En el caso que recordamos la Corte entendió importante la elaboración de protocolos hospitalarios para la concreta atención de los abortos no punibles, afirmando que el imperio del principio de legalidad que prescribe que las leyes están para ser cumplidas, implica que no se puede impedir a esas víctimas ejercer su derecho a interrumpir el embarazo conforme lo autoriza el Código Penal en esta clase de casos. Pero el imperio de la legalidad no explica todo esto.
En un esfuerzo por abrir el espectro en este tema tan complejo, e intentando por un momento dejar a un lado esa persona que luchó por su vida durante largas horas sin recibir de nadie asistencia médica, ni afectiva, ni contención, ni nada, permitámonos hacernos algunas preguntas para reflexionar.
Si es cierto que este protocolo (y los similares) nació con el objeto de garantizar los derechos de la mujer violada, no sería imprescindible la acción de la justicia en busca de quien ha violado?
Dónde se fundamenta la superioridad del derecho de una mujer violada (que puede disponer de la vida de otro ser humano) respecto del de una madre que ve que el matador de su hijo recibe un trato más digno que ese pequeño que no sobrevivió?
No será peligroso conceder a algunas personas el derecho sobre la vida y la existencia de otras personas?
Sin duda cuando uno dice algo, no dice algo, y en estos tiempos de “aparente diálogo”, de verborragia incontrolable, los silencios nos deberían llamar la atención, sobre todo cuando refieren a problemas serios que tienen que ver con la vida y con la verdad. Sería ilustrativo recordar a un gran ejemplar del cinismo perverso cuando dijo que si alguien estaba “desaparecido” no podía tener tratamiento especial porque no tiene entidad; si no está ni muerto ni vivo, no se puede hacer nada.

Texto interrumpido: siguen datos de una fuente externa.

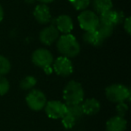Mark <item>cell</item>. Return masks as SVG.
Returning a JSON list of instances; mask_svg holds the SVG:
<instances>
[{"label": "cell", "mask_w": 131, "mask_h": 131, "mask_svg": "<svg viewBox=\"0 0 131 131\" xmlns=\"http://www.w3.org/2000/svg\"><path fill=\"white\" fill-rule=\"evenodd\" d=\"M66 106H67V113L71 115V116L75 117L77 119L84 115L81 103H75V104L66 103Z\"/></svg>", "instance_id": "obj_17"}, {"label": "cell", "mask_w": 131, "mask_h": 131, "mask_svg": "<svg viewBox=\"0 0 131 131\" xmlns=\"http://www.w3.org/2000/svg\"><path fill=\"white\" fill-rule=\"evenodd\" d=\"M113 29H114V27H112V26L106 25V24H101L100 23V24H99V26H98V28H97L96 31H98V33L100 34V36L102 37L104 40H105L106 39H108L109 37H111V35L112 34Z\"/></svg>", "instance_id": "obj_19"}, {"label": "cell", "mask_w": 131, "mask_h": 131, "mask_svg": "<svg viewBox=\"0 0 131 131\" xmlns=\"http://www.w3.org/2000/svg\"><path fill=\"white\" fill-rule=\"evenodd\" d=\"M25 101L28 107L34 111L43 110L48 102L45 93L37 89H31L26 96Z\"/></svg>", "instance_id": "obj_5"}, {"label": "cell", "mask_w": 131, "mask_h": 131, "mask_svg": "<svg viewBox=\"0 0 131 131\" xmlns=\"http://www.w3.org/2000/svg\"><path fill=\"white\" fill-rule=\"evenodd\" d=\"M45 113L47 116L53 119H59L67 114V106L66 103L60 101H49L47 102L45 107Z\"/></svg>", "instance_id": "obj_7"}, {"label": "cell", "mask_w": 131, "mask_h": 131, "mask_svg": "<svg viewBox=\"0 0 131 131\" xmlns=\"http://www.w3.org/2000/svg\"><path fill=\"white\" fill-rule=\"evenodd\" d=\"M127 111H128V106L127 104L125 102H118L117 103V106H116V111H117V114L118 116L119 117H125L126 114H127Z\"/></svg>", "instance_id": "obj_24"}, {"label": "cell", "mask_w": 131, "mask_h": 131, "mask_svg": "<svg viewBox=\"0 0 131 131\" xmlns=\"http://www.w3.org/2000/svg\"><path fill=\"white\" fill-rule=\"evenodd\" d=\"M59 37V31L54 24L45 27L40 32V40L42 44L46 46H50L57 41Z\"/></svg>", "instance_id": "obj_10"}, {"label": "cell", "mask_w": 131, "mask_h": 131, "mask_svg": "<svg viewBox=\"0 0 131 131\" xmlns=\"http://www.w3.org/2000/svg\"><path fill=\"white\" fill-rule=\"evenodd\" d=\"M99 20L101 24L114 27L117 24L123 23V21L125 20V15L121 11H116V10L111 9L99 15Z\"/></svg>", "instance_id": "obj_9"}, {"label": "cell", "mask_w": 131, "mask_h": 131, "mask_svg": "<svg viewBox=\"0 0 131 131\" xmlns=\"http://www.w3.org/2000/svg\"><path fill=\"white\" fill-rule=\"evenodd\" d=\"M93 7L95 13L102 15L112 9L113 3L111 0H93Z\"/></svg>", "instance_id": "obj_16"}, {"label": "cell", "mask_w": 131, "mask_h": 131, "mask_svg": "<svg viewBox=\"0 0 131 131\" xmlns=\"http://www.w3.org/2000/svg\"><path fill=\"white\" fill-rule=\"evenodd\" d=\"M31 61L38 68L44 70L48 68H50L54 61V58L49 50L43 48H40L33 51L31 55Z\"/></svg>", "instance_id": "obj_6"}, {"label": "cell", "mask_w": 131, "mask_h": 131, "mask_svg": "<svg viewBox=\"0 0 131 131\" xmlns=\"http://www.w3.org/2000/svg\"><path fill=\"white\" fill-rule=\"evenodd\" d=\"M106 98L111 102H123L130 98L131 92L127 86L121 84H113L105 89Z\"/></svg>", "instance_id": "obj_3"}, {"label": "cell", "mask_w": 131, "mask_h": 131, "mask_svg": "<svg viewBox=\"0 0 131 131\" xmlns=\"http://www.w3.org/2000/svg\"><path fill=\"white\" fill-rule=\"evenodd\" d=\"M68 1L78 11L86 10L91 3V0H68Z\"/></svg>", "instance_id": "obj_21"}, {"label": "cell", "mask_w": 131, "mask_h": 131, "mask_svg": "<svg viewBox=\"0 0 131 131\" xmlns=\"http://www.w3.org/2000/svg\"><path fill=\"white\" fill-rule=\"evenodd\" d=\"M57 49L58 52L66 58H75L80 53L81 47L78 40L71 33L63 34L57 40Z\"/></svg>", "instance_id": "obj_1"}, {"label": "cell", "mask_w": 131, "mask_h": 131, "mask_svg": "<svg viewBox=\"0 0 131 131\" xmlns=\"http://www.w3.org/2000/svg\"><path fill=\"white\" fill-rule=\"evenodd\" d=\"M37 84V80L32 75H27L24 78H23L20 82V87L22 90L27 91V90H31L33 89L35 85Z\"/></svg>", "instance_id": "obj_18"}, {"label": "cell", "mask_w": 131, "mask_h": 131, "mask_svg": "<svg viewBox=\"0 0 131 131\" xmlns=\"http://www.w3.org/2000/svg\"><path fill=\"white\" fill-rule=\"evenodd\" d=\"M54 24L58 30V31L63 34H68L72 31L74 28V24L72 18L68 15H61L58 16L54 21Z\"/></svg>", "instance_id": "obj_12"}, {"label": "cell", "mask_w": 131, "mask_h": 131, "mask_svg": "<svg viewBox=\"0 0 131 131\" xmlns=\"http://www.w3.org/2000/svg\"><path fill=\"white\" fill-rule=\"evenodd\" d=\"M41 4H49V3H52L53 1H55V0H39Z\"/></svg>", "instance_id": "obj_27"}, {"label": "cell", "mask_w": 131, "mask_h": 131, "mask_svg": "<svg viewBox=\"0 0 131 131\" xmlns=\"http://www.w3.org/2000/svg\"><path fill=\"white\" fill-rule=\"evenodd\" d=\"M83 40L85 43L94 46V47L101 46L104 42V40L100 36L97 31H85L83 35Z\"/></svg>", "instance_id": "obj_15"}, {"label": "cell", "mask_w": 131, "mask_h": 131, "mask_svg": "<svg viewBox=\"0 0 131 131\" xmlns=\"http://www.w3.org/2000/svg\"><path fill=\"white\" fill-rule=\"evenodd\" d=\"M4 19V8H3L2 5L0 4V23L2 22Z\"/></svg>", "instance_id": "obj_26"}, {"label": "cell", "mask_w": 131, "mask_h": 131, "mask_svg": "<svg viewBox=\"0 0 131 131\" xmlns=\"http://www.w3.org/2000/svg\"><path fill=\"white\" fill-rule=\"evenodd\" d=\"M77 20L79 26L84 31H96L100 24V20L97 14L91 10H84L79 14Z\"/></svg>", "instance_id": "obj_4"}, {"label": "cell", "mask_w": 131, "mask_h": 131, "mask_svg": "<svg viewBox=\"0 0 131 131\" xmlns=\"http://www.w3.org/2000/svg\"><path fill=\"white\" fill-rule=\"evenodd\" d=\"M81 105H82L84 114L88 115V116L97 114V113L100 111V109H101L100 102L95 98L86 99V100L83 101V102H81Z\"/></svg>", "instance_id": "obj_14"}, {"label": "cell", "mask_w": 131, "mask_h": 131, "mask_svg": "<svg viewBox=\"0 0 131 131\" xmlns=\"http://www.w3.org/2000/svg\"><path fill=\"white\" fill-rule=\"evenodd\" d=\"M61 122H62V125L65 128L67 129H70L75 125V122H77V118L75 117L71 116L69 114H67L61 118Z\"/></svg>", "instance_id": "obj_22"}, {"label": "cell", "mask_w": 131, "mask_h": 131, "mask_svg": "<svg viewBox=\"0 0 131 131\" xmlns=\"http://www.w3.org/2000/svg\"><path fill=\"white\" fill-rule=\"evenodd\" d=\"M35 20L40 24H47L51 21V14L49 7L46 4H40L35 6L33 10Z\"/></svg>", "instance_id": "obj_11"}, {"label": "cell", "mask_w": 131, "mask_h": 131, "mask_svg": "<svg viewBox=\"0 0 131 131\" xmlns=\"http://www.w3.org/2000/svg\"><path fill=\"white\" fill-rule=\"evenodd\" d=\"M10 89V84L9 81L4 77L0 75V96L6 94Z\"/></svg>", "instance_id": "obj_23"}, {"label": "cell", "mask_w": 131, "mask_h": 131, "mask_svg": "<svg viewBox=\"0 0 131 131\" xmlns=\"http://www.w3.org/2000/svg\"><path fill=\"white\" fill-rule=\"evenodd\" d=\"M11 70V63L9 59L3 55H0V75H6Z\"/></svg>", "instance_id": "obj_20"}, {"label": "cell", "mask_w": 131, "mask_h": 131, "mask_svg": "<svg viewBox=\"0 0 131 131\" xmlns=\"http://www.w3.org/2000/svg\"><path fill=\"white\" fill-rule=\"evenodd\" d=\"M123 27L125 31L128 35L131 34V19L130 17H127L125 20L123 21Z\"/></svg>", "instance_id": "obj_25"}, {"label": "cell", "mask_w": 131, "mask_h": 131, "mask_svg": "<svg viewBox=\"0 0 131 131\" xmlns=\"http://www.w3.org/2000/svg\"><path fill=\"white\" fill-rule=\"evenodd\" d=\"M63 98L67 104L81 103L84 98V91L82 84L75 80L69 81L64 88Z\"/></svg>", "instance_id": "obj_2"}, {"label": "cell", "mask_w": 131, "mask_h": 131, "mask_svg": "<svg viewBox=\"0 0 131 131\" xmlns=\"http://www.w3.org/2000/svg\"><path fill=\"white\" fill-rule=\"evenodd\" d=\"M53 68L54 72L58 75L60 77H69L72 75L74 71V67L70 58H66V57H58V58L53 61Z\"/></svg>", "instance_id": "obj_8"}, {"label": "cell", "mask_w": 131, "mask_h": 131, "mask_svg": "<svg viewBox=\"0 0 131 131\" xmlns=\"http://www.w3.org/2000/svg\"><path fill=\"white\" fill-rule=\"evenodd\" d=\"M127 120L123 117L114 116L106 122V131H125L127 129Z\"/></svg>", "instance_id": "obj_13"}]
</instances>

Será que seguiremos desapareciendo gente? Al que nos molesta, al que no queremos, al que piensa distinto?
Es un gran desafío construir como comunidad espacios de reflexión seria, donde no se esconda bajo la alfombra aquella pregunta que no podemos responder porque sentimos que jaquea todo el sistema, sino que tengamos el valor de dejarnos interpelar por la realidad que nos circunda porque, como dijera Ortega y Gasset: “Mientras el tigre no puede dejar de ser tigre, porque no puede destigrarse, el hombre vive en riesgo permanente de deshumanizarse”.